政治・経済

関西財界の地殻変動

 昭和41年4月21日夕刻、関西の経済5団体首脳が一堂に会した料亭「なだ万」における〝含み〟のある晩餐会は盛会裏に終わった。

 だが、所期の目的である小田原太造・大阪商工会議所会頭の更迭劇のみに留まらず、それは関西財界の地殻変動にまで発展する。後輩財界人がひそかに待ち望んでいた事態が、まさに急転直下、具現化したからである。

 小田原は任期を待たずに辞めるに際し、側近筋にこう意向を伝えた。

「ワシは後継者に市川(忍副会頭・丸紅社長)を推すが、キタは間違っても松原(譽三松・日立造船社長)を支持しないだろうねぇ」

 側近筋は即座に〝7人の侍〟に連絡をつける。7人の返事は、「小田原さんが指名する人なら誰でも支持する。条件は飲む。ただし、伏せろ」。伏せに伏せられた人事。留任は佐伯勇・近鉄社長と中小企業代表の村井八郎・日東工業社長の両副会頭。新加入は、産業界、金融界をそれぞれ代表する長谷川周重・住友化学社長と寺尾威夫・大和銀行(現りそな)頭取。副会頭布陣は、村井を除く3人が朝の会の有名メンバーで重厚そのものといえた。

関西財界の総本山辞任で芦原義重擁立へ

 大商・小田原更迭という無血クーデターの余波は大阪工業会にも及んだ。井口竹次郎会長(大阪瓦斯会長)が突然辞任。4歳若い室賀国威副会長(敷島紡績社長)が後継者に指名された。そしてその秋、ついに関西財界の総本山、関経連の阿部幸次郎会長が辞意を表明。本命・芦原義重の登板が実現された。

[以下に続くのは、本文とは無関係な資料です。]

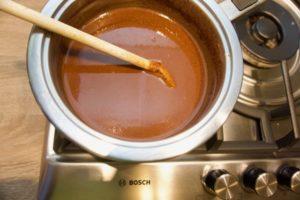 Zakuhajte mloijeko, margarin i čokoladu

 次代を担う財界人の間では、芦原擁立のコンセンサスが既にできていた。ところが、そこには2つの問題があった。1つは、大阪建物社長の工藤友恵の存在。工藤は関経連の発足時から運営面にタッチする実力派の常務理事で、自他共に〝工藤関経連〟との認識があった。加えて工藤は芦原と同年輩。そのため、芦原擁立のムードに対しては、敢然と反旗をひるがえしていた。

 もう1つの問題は、会長の阿部と東洋紡で同じ禄を食み、先輩・後輩の間柄であった谷口豊三郎だ。立場上、因果な阿部引き落としの手先になることははばかられ、「利害の利、理屈で動かないのが世の中」との考えを貫いていた。

 こうして、関経連の綱引きは秋の総会まで続く。